▶ [Исходный текст]:
———

Статья первая: "Отечественные записки", 1843, т. XXVI, N 2, отд. V, стр. 27-46 (ценз. разр. около 31 января 1843). Без подписи.

Статья вторая: "Отечественные записки" 1343, т. XXVII, N 3, отд. V, стр. 1-30 (ценз. разр. 28 февраля 1843). Без подписи.

  
   Статьи о Державине, приуроченные к столетнему юбилею со дня рождения поэта, должны были составить часть давно задуманного и неоднократно обещанного Белинским в печати "Критического курса русской поэзии". Вместе с циклом статей "Сочинения Александра Пушкина (1843-1846)" и статьей "Кантемир" они заложили основу научной истории русской литературы.
   Много внимания в первой статье Белинский посвящает обоснованию исторического воззрения на искусство вообще и поэзию в частности. Замечательное разъяснение "непреложного закона" диалектического развития, утверждение связи искусства с другими областями сознания (религия, философия), влияние на искусство природы и политических обстоятельств, отрицание отвлеченных умозрений эстетической критики и критики узко эмпирической - все это свидетельствует об успехах эстетической мысли Белинского. И хотя он не мог понять всей сложности процесса развития искусства (по его утверждению, "постепенность и последовательность" - законы всякого развития), тем не менее принцип исторического объяснения искусства привел его к глубокому пониманию поэзии Державина.

———

▶ [Набор данных]:
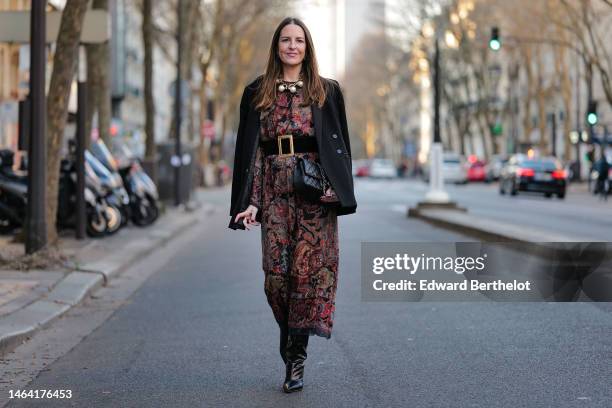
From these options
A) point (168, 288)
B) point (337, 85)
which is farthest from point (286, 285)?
point (168, 288)

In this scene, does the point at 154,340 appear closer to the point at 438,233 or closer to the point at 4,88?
the point at 438,233

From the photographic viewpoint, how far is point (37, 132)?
1218 cm

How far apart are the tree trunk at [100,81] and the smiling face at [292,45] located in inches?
561

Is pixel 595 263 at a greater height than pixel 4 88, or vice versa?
pixel 4 88

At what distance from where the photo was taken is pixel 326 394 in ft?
19.2

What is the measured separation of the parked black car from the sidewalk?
23538 mm

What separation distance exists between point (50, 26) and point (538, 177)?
2827 centimetres

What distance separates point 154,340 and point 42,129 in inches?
192

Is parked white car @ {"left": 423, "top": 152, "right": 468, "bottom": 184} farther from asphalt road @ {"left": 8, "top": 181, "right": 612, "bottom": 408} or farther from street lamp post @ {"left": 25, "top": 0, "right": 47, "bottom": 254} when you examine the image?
asphalt road @ {"left": 8, "top": 181, "right": 612, "bottom": 408}

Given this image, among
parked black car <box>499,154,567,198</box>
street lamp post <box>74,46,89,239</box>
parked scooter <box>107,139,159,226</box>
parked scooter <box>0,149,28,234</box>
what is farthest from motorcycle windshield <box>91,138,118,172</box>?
parked black car <box>499,154,567,198</box>

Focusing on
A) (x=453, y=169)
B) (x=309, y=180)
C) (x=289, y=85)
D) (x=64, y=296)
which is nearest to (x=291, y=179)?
(x=309, y=180)

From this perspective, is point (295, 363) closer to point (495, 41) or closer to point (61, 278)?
point (61, 278)

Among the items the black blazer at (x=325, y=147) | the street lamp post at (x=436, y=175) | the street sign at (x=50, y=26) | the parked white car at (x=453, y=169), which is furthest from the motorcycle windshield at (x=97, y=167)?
the parked white car at (x=453, y=169)

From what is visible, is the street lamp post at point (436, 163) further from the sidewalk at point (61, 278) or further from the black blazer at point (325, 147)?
the black blazer at point (325, 147)
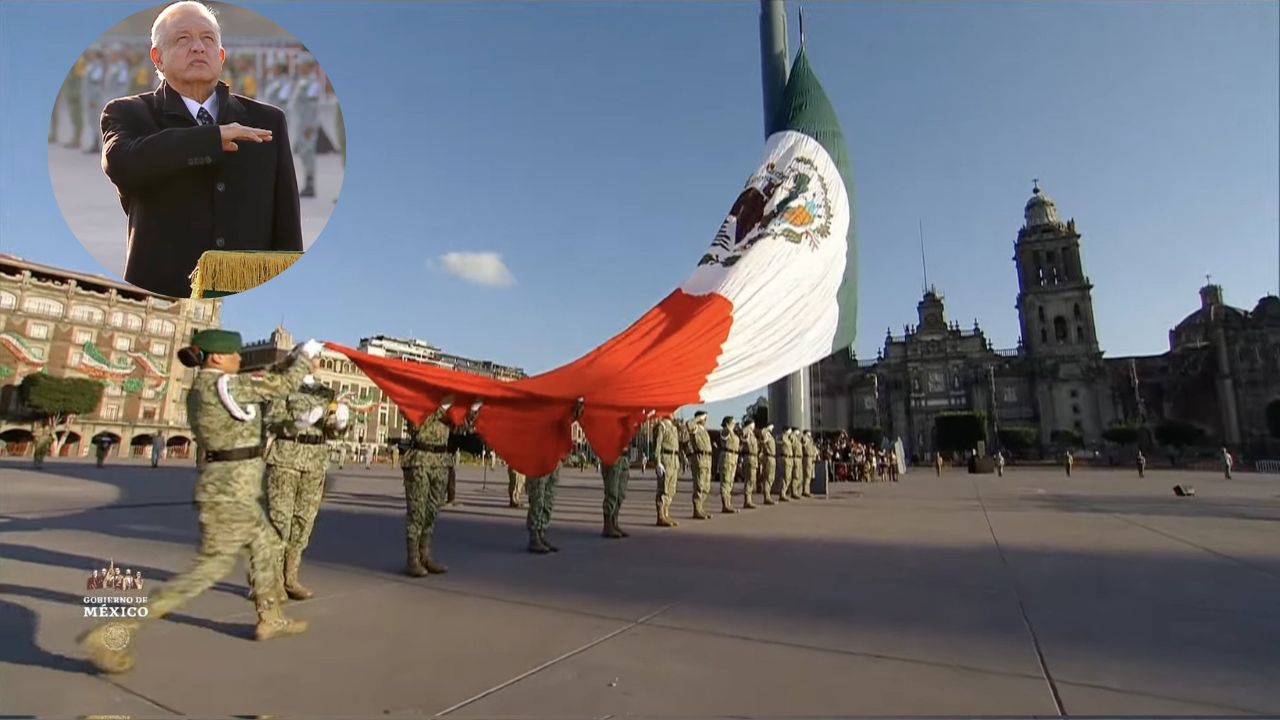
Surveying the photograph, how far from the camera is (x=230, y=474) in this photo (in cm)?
341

———

▶ [Задания]:
(a) Повторите полностью, слово в слово, текст о статьях Белинского про Державина.
(b) Отфильтруйте записи и выпишите каждую строку, где есть слово «road».
Текст и записи между собой никак не связаны.

▶ [Ответы]:
(a)
Статья первая: "Отечественные записки", 1843, т. XXVI, N 2, отд. V, стр. 27-46 (ценз. разр. около 31 января 1843). Без подписи.

Статья вторая: "Отечественные записки" 1343, т. XXVII, N 3, отд. V, стр. 1-30 (ценз. разр. 28 февраля 1843). Без подписи.

  
   Статьи о Державине, приуроченные к столетнему юбилею со дня рождения поэта, должны были составить часть давно задуманного и неоднократно обещанного Белинским в печати "Критического курса русской поэзии". Вместе с циклом статей "Сочинения Александра Пушкина (1843-1846)" и статьей "Кантемир" они заложили основу научной истории русской литературы.
   Много внимания в первой статье Белинский посвящает обоснованию исторического воззрения на искусство вообще и поэзию в частности. Замечательное разъяснение "непреложного закона" диалектического развития, утверждение связи искусства с другими областями сознания (религия, философия), влияние на искусство природы и политических обстоятельств, отрицание отвлеченных умозрений эстетической критики и критики узко эмпирической - все это свидетельствует об успехах эстетической мысли Белинского. И хотя он не мог понять всей сложности процесса развития искусства (по его утверждению, "постепенность и последовательность" - законы всякого развития), тем не менее принцип исторического объяснения искусства привел его к глубокому пониманию поэзии Державина.

(b)
Is parked white car @ {"left": 423, "top": 152, "right": 468, "bottom": 184} farther from asphalt road @ {"left": 8, "top": 181, "right": 612, "bottom": 408} or farther from street lamp post @ {"left": 25, "top": 0, "right": 47, "bottom": 254} when you examine the image?
asphalt road @ {"left": 8, "top": 181, "right": 612, "bottom": 408}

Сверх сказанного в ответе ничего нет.